***** Materials provided *****
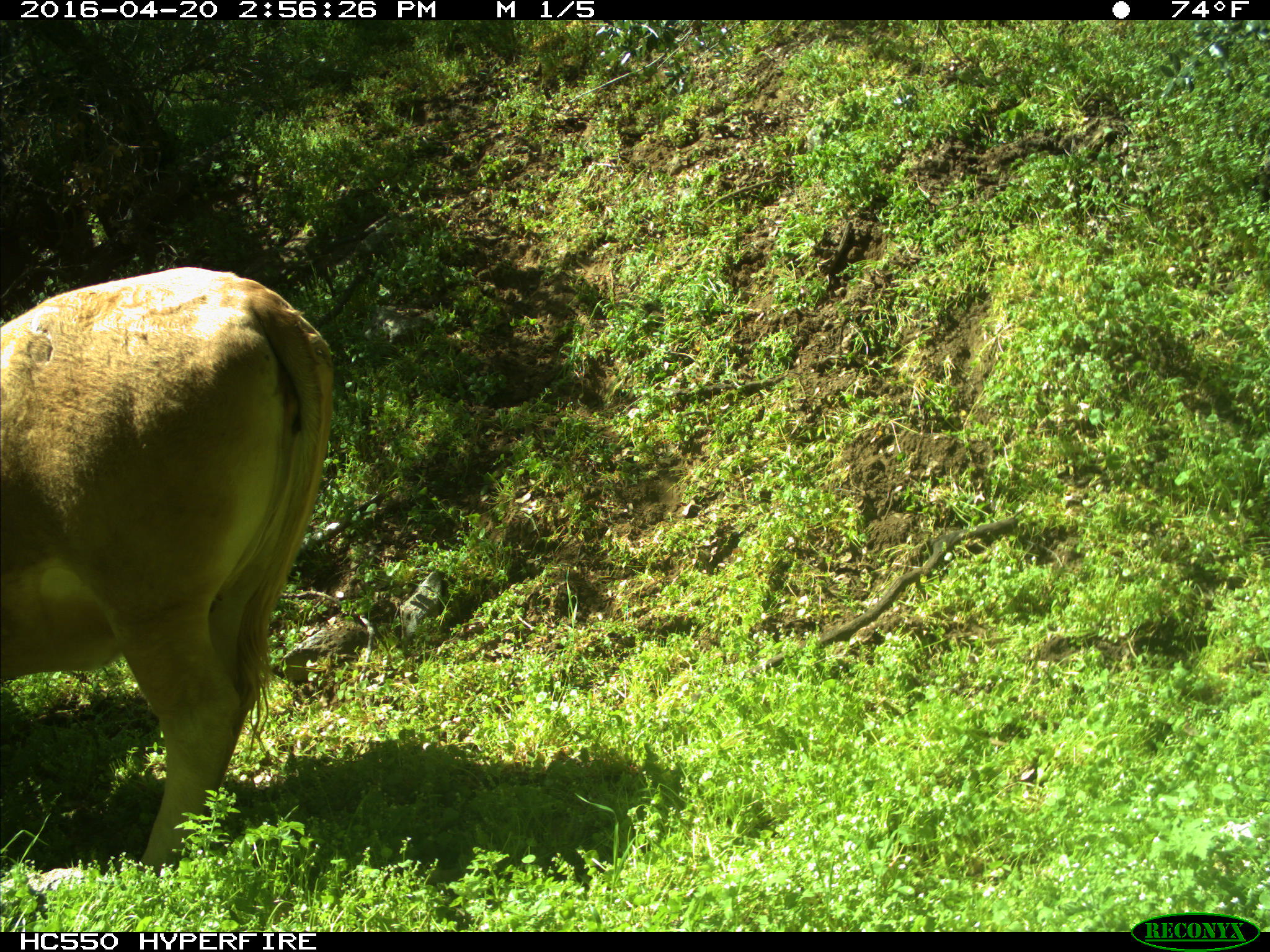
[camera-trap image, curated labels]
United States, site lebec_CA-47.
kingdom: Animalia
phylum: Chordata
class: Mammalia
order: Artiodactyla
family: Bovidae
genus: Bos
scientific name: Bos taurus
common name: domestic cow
*****
-- Assigned task --
Would you return the material exactly, images excluded?

-- Result of this exercise --
[camera-trap image, curated labels]
United States, site lebec_CA-47.
kingdom: Animalia
phylum: Chordata
class: Mammalia
order: Artiodactyla
family: Bovidae
genus: Bos
scientific name: Bos taurus
common name: domestic cow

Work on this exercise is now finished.